Monthly Archives: March 2010

Anarchist Accountability

by Thomas- Miami Autonomy & Solidarity (MAS)

This disease of disorganization has invaded the organism of the anarchist movement like yellow fever and has plagued it for decades…There can be no doubt, however, that this disorganization has its roots in a number of defects of theory, notably in the distorted interpretation of the principle of individuality in anarchism, that principle being too often mistaken for the absence of all accountability.” –Delo Truda Group[1]

“…[O]rganization, far from creating authority, is the only cure for it and the only means whereby each one of us will get used to taking an active and conscious part in the collective work, and cease being passive instruments in the hands of leaders.” – Errico Malatesta[2]

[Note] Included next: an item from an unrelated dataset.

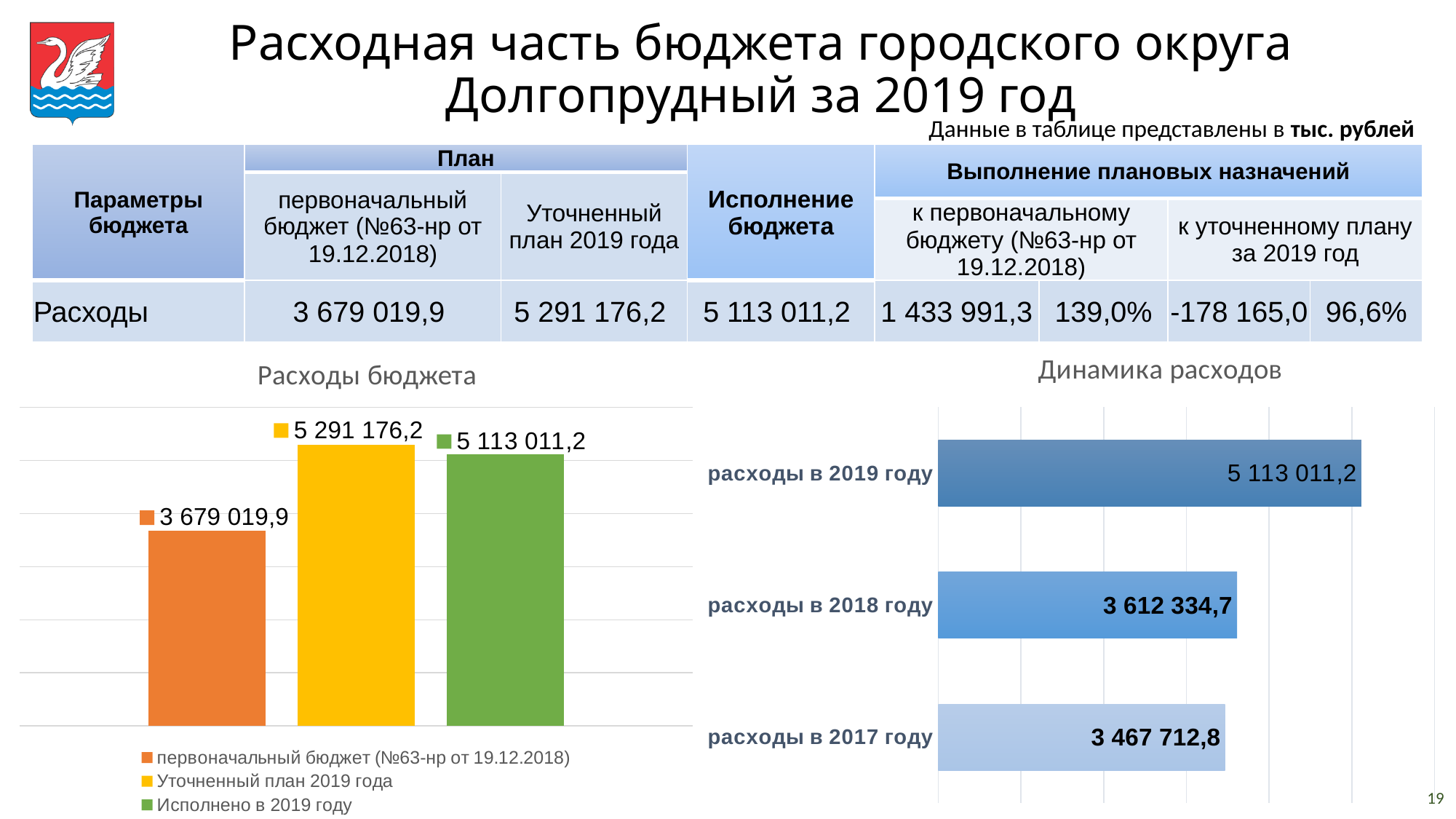
In the chart titled "Расходы бюджета", what is the value for "первоначальный бюджет (№63-нр от 19.12.2018)"? 3 679 019,9 In the chart titled "Расходы бюджета", what is the value for "Уточненный план 2019 года"? 5 291 176,2 What kind of chart is the chart titled "Динамика расходов"? Bar chart In the chart titled "Расходы бюджета", what is the difference between "Уточненный план 2019 года" and "Исполнено в 2019 году"? 178 165,0 In the chart titled "Расходы бюджета", what colour is the bar for "Исполнено в 2019 году"? Green In the chart titled "Динамика расходов", what is the difference between "расходы в 2019 году" and "расходы в 2018 году"? 1 500 676,5 In the chart titled "Динамика расходов", what is the value for "расходы в 2018 году"? 3 612 334,7 In the chart titled "Расходы бюджета", how many series does the legend list? 3 In the chart titled "Расходы бюджета", which series has the lowest value? первоначальный бюджет (№63-нр от 19.12.2018) In the chart titled "Расходы бюджета", which series has the highest value? Уточненный план 2019 года In the chart titled "Динамика расходов", which category has the highest value? расходы в 2019 году In the chart titled "Динамика расходов", what is the value for "расходы в 2017 году"? 3 467 712,8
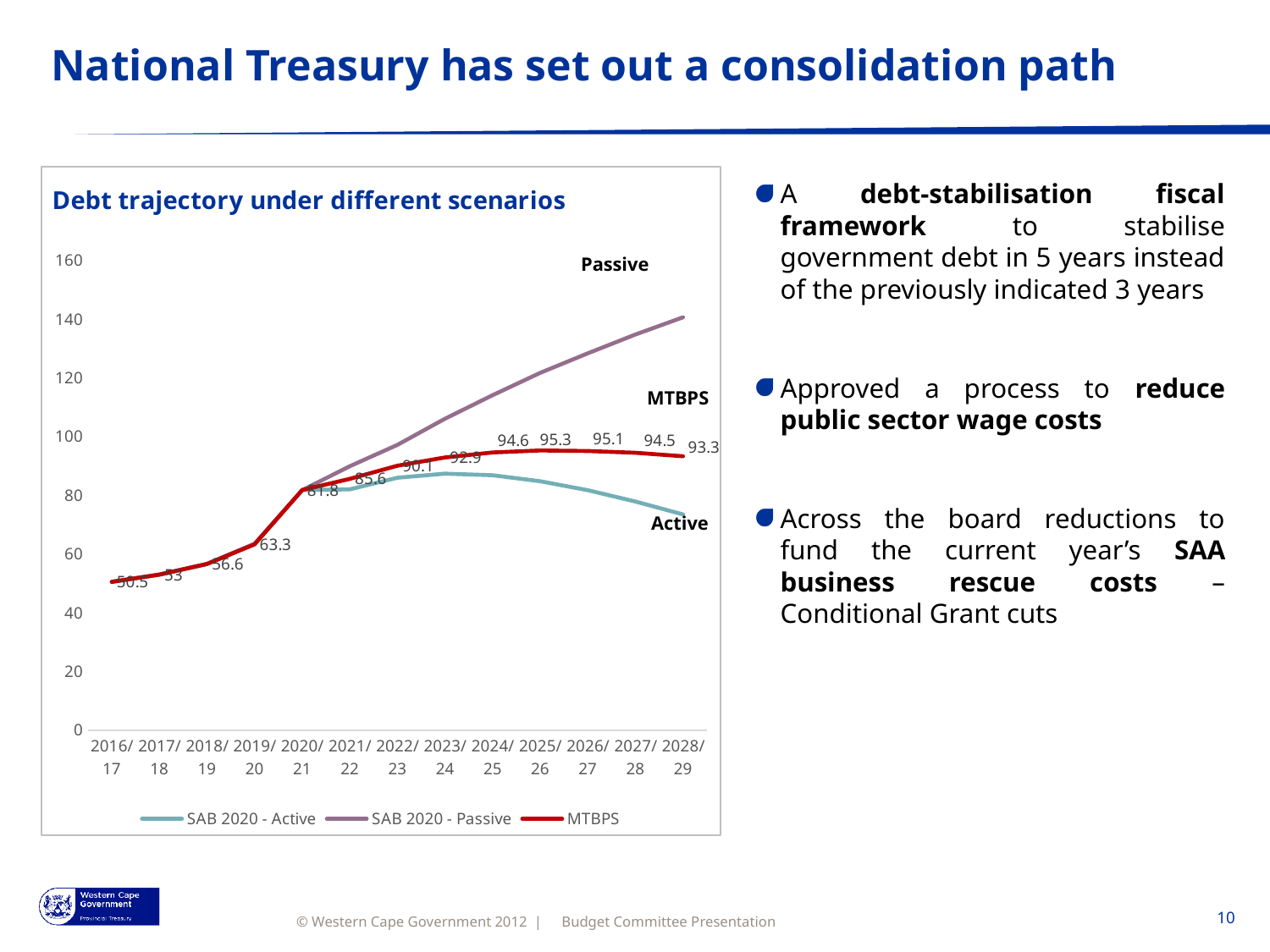
What is the title of the chart? Debt trajectory under different scenarios In which year does the MTBPS series reach its highest value? 2025/26 How many fiscal years are shown on the x axis? 13 Which series has the highest value in 2028/29? SAB 2020 - Passive What is the MTBPS value for 2025/26? 95.3 What is the MTBPS value for 2019/20? 63.3 What is the MTBPS value for 2028/29? 93.3 What is the difference between the MTBPS values for 2020/21 and 2019/20? 18.5 What kind of chart is shown on the slide? line chart Is the SAB 2020 - Passive value for 2028/29 greater or less than 120? greater In which year is the MTBPS series at its lowest value? 2016/17 How many series does the legend list? 3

The assessment of the Delo Truda Group from 1926 is as true today as it was 84 years ago.  But if that’s the case; and if, as Malatesta suggested, organization is the only cure for authority, how do we as anarchists differ from others in how we view organization?  Or more specifically, how does our view of individuality differ from the common misconception of anarchism as the “absence of all accountability”.  Perhaps it’s best summed up by Lucien van der Walt and Michael Schmidt in their exhaustive account of the history of anarchist ideas, Black Flame: The Revolutionary Class Politics of Anarchism and Syndicalism. They explain:

“…[G]enuine individual freedom and individuality could only exist in a free society.  The anarchists did not therefore identify freedom with the right of everybody to do exactly what one pleased but with a social order in which collective effort and responsibilities- that is to say, obligations- would provide the material basis and social nexus in which individual freedom could exist.”[3]

This essay will describe anarchist accountability and how it differs from the types of accountability we’re trying to replace.   Implementing accountability in all of our practices is fundamental to our effectiveness now in our practice and how it prefigures the kind of society that we want to replace the existing society.